By Steven Norris

Have you breathed today? I’m guessing that if you’re still reading, the answer is “Yes.” But, when was the last time that you went outside in the cool of the evening, inhaled deeply, and felt the cool night air hit the back of your throat and expand your chest?

My fascination with the lungs started in fourth grade. Mrs. Reynolds gave us the opportunity to do a special project for extra credit. I remember filling that trifold board with diagrams of bronchioles, lobes, a diaphragm, ands alveoli. 

In subsequent years, I remember working with intention to develop those lungs as an athlete and musician. I remember the feeling of “sucking wind” at the end of a 400-meter dash. I remember training my lungs to measure my breath as I blew air through the metal tubes of a trombone to carry a musical phrase to its completion.

Imagine my surprise when I learned that the lungs and breath are also inherently theological in nature. Sure, there is the sense that the human body is “fearfully and wonderfully made,” as the Psalms put it, but it’s more than that. 

Both Hebrew and Greek (the original languages of the Bible), contain a similar nuance when translating the English word “breath.” In Hebrew, the word is ruach; in Greek, it is pneuma. Both of these words could be accurately translated as “wind, breath, or spirit.”

In the poetry of Genesis 2, human life began when God blew into man’s nostrils the “breath/wind/spirit” of life. In the Gospel of John, Jesus appeared to the disciples after his resurrection and “breathed on them, saying, ‘Receive the breath/Spirit.’” In the book of Acts, the church was born among those disciples who heard “a mighty rushing wind” and received the outpouring of the Holy “Spirit.”

For most of us, breathing happens without any conscious awareness.

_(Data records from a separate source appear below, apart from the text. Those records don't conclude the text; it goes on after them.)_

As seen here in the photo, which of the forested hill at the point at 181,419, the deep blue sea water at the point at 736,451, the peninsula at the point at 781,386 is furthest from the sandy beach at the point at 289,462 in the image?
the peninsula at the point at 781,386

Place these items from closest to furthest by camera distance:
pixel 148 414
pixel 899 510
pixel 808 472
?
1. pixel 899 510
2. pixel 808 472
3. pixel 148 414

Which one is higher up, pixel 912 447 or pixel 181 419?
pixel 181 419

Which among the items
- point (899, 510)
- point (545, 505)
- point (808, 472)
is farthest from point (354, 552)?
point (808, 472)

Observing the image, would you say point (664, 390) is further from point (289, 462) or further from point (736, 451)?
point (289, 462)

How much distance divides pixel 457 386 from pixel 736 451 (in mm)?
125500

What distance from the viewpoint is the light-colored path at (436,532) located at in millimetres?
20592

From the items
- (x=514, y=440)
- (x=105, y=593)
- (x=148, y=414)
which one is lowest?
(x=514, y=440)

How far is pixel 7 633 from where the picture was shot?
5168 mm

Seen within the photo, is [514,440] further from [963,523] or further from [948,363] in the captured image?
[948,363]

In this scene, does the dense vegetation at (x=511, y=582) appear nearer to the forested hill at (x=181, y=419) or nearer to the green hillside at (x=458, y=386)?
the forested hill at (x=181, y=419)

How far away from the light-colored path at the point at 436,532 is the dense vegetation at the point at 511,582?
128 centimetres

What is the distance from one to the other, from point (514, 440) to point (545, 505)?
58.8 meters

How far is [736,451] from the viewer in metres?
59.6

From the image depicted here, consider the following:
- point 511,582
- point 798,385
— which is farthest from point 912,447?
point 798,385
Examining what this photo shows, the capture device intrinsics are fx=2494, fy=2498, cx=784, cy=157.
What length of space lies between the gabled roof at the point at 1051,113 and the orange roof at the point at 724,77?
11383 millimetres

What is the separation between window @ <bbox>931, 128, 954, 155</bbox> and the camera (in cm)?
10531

The body takes in oxygen, a necessary component for life, and exhales carbon dioxide, a gas that is poisonous to the human body in large amounts. Typically, we only become aware of the process when it ceases to function properly (as those with COVID-19 have painfully experienced).

I cannot help but think that this simple act of breathing is an appropriate metaphor for our day. Without thinking, we breathe in the cultural air around us – air that contains toxins in the form of destructive emotions, thought patterns, and habits. We also breathe in life-giving, life-affirming oxygen in the form of grace, generosity, or a simple smile from a stranger. 

The danger comes when we forget to exhale – when we forget to release those things that threaten to suffocate us. We see it all around us: friends and neighbors choking on the anger, fear, and turmoil that characterize our day.

It should be no surprise, then, that intentional breathing has been a vital spiritual practice for numerous world religions. Coupled with meditation, we can take time to fill our lungs, minds, and hearts with those things that enhance life (with the Spirit of God) and exhale that which brings death.

Maybe what the world needs more than anything right now is for more people to go outside, take off their masks, and breathe deeply. In fact, our very lives depend on it.